Decision nears on 2022 Olympic bid
27 July 2015
2022: Beijing and Almaty have embarked on a frantic final lobbying campaign for the 2022 Winter Olympics ahead of a decision this week on the winner.
High-level delegations from China and Kazakhstan are in Kuala Lumpur where the International Olympic Committee will hold a secret ballot on Friday to decide between the two rivals.
The Games are guaranteed to go to Asia for the second time in a row after 2018 in Pyeongchang, South Korea.
Almaty has been gaining ground in recent weeks against the Chinese capital which has been considered overwhelming favourite for several months.
Beijing has thrown its heavyweight lobbying power into securing the Games, highlighting its successful staging of the 2008 Summer Olympics and its deep pockets.
Its team in Kuala Lumpur includes Yao Ming, the giant former NBA star.
But the oil-rich Central Asian republic of Kazakhstan also has cash and has impressed with its promise of a "real" Olympics with all of the facilities and plenty of snow within 33km of its former capital.
China is considered a safe bet. And if it wins, Beijing will become the first city to host the Summer and Winter Olympics.
President Xi Jinping has said that holding the 2022 games "ignite the passion" for winter sports among a new generation of Chinese.
But Chongli, where the Olympic village is proposed, is more than 160km from Beijing and some venues are 200km away.
The alpine skiing venue at Yanqing will need artificial snow to put on the contest.
Almaty played on China's lack of snow with its "Keeping it Real" slogan that impressed IOC members who went on an inspection visit in June.
"There are two bids in the contest. China are favourites but they can still be beaten," said one IOC member, speaking on condition of anonymity.
"We have two excellent candidates," IOC president Thomas Bach said last week on a visit to Moscow. "The choice will not be easy."
The race for the 2022 Winter Olympics has changed dramatically in the past year.

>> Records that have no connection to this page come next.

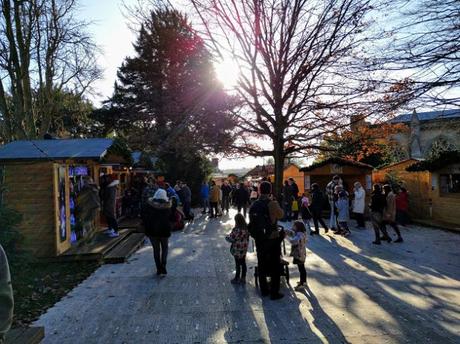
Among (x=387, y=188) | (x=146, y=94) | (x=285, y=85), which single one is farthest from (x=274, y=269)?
(x=146, y=94)

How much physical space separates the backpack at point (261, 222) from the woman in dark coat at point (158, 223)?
2.02 m

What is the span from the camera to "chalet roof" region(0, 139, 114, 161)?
8.90 metres

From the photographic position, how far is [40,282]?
7.25 m

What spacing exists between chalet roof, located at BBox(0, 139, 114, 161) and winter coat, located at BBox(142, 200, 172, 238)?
8.02 ft

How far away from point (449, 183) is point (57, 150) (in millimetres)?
14227

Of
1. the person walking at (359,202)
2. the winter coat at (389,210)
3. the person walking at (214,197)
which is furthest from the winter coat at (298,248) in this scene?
the person walking at (214,197)

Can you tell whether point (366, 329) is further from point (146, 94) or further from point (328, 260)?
point (146, 94)

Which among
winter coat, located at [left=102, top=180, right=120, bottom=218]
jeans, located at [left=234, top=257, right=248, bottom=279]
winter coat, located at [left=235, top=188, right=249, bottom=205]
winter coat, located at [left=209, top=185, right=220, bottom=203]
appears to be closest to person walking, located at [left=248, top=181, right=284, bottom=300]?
jeans, located at [left=234, top=257, right=248, bottom=279]

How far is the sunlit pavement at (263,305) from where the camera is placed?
15.3 feet

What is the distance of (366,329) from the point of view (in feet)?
15.7

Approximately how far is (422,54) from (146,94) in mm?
21166

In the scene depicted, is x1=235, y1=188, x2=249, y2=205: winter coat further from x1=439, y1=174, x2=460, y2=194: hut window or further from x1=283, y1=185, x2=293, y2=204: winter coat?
x1=439, y1=174, x2=460, y2=194: hut window

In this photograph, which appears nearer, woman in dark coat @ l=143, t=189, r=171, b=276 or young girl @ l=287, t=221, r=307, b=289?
young girl @ l=287, t=221, r=307, b=289

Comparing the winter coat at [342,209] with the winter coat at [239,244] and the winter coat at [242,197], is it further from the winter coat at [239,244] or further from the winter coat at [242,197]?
the winter coat at [239,244]
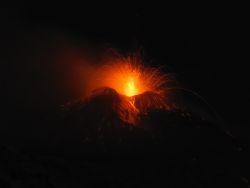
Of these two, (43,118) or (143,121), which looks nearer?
(143,121)

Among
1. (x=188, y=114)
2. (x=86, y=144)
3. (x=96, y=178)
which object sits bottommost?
(x=96, y=178)

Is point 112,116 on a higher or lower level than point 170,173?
higher

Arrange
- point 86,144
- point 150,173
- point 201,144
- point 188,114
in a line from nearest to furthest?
point 150,173 → point 86,144 → point 201,144 → point 188,114

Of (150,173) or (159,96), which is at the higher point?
(159,96)

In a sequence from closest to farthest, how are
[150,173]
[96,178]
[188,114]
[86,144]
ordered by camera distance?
1. [96,178]
2. [150,173]
3. [86,144]
4. [188,114]

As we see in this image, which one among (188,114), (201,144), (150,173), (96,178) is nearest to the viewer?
(96,178)

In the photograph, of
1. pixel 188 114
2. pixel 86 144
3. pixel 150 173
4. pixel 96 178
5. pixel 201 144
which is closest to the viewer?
pixel 96 178

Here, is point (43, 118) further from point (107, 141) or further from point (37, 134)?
point (107, 141)

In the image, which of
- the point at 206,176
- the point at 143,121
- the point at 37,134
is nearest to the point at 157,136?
the point at 143,121

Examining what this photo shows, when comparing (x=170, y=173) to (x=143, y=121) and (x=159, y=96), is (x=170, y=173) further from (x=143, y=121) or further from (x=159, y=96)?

Once there were six candidates. But Oslo, Stockholm, Krakow in Poland and Lviv in Ukraine withdrew because of public fears over the cost.
Russia spent more than $US50 billion ($A68.74 billion) on the Sochi Winter Olympics in 2012 but the IOC has since passed reforms aiming to bring down the cost and make the Olympics more sustainable.
Beijing and Almaty both say their budgets will be under $US4 billion ($A5.5 billion).
The IOC's main worry about Almaty is any fallout from the collapse of the international oil price.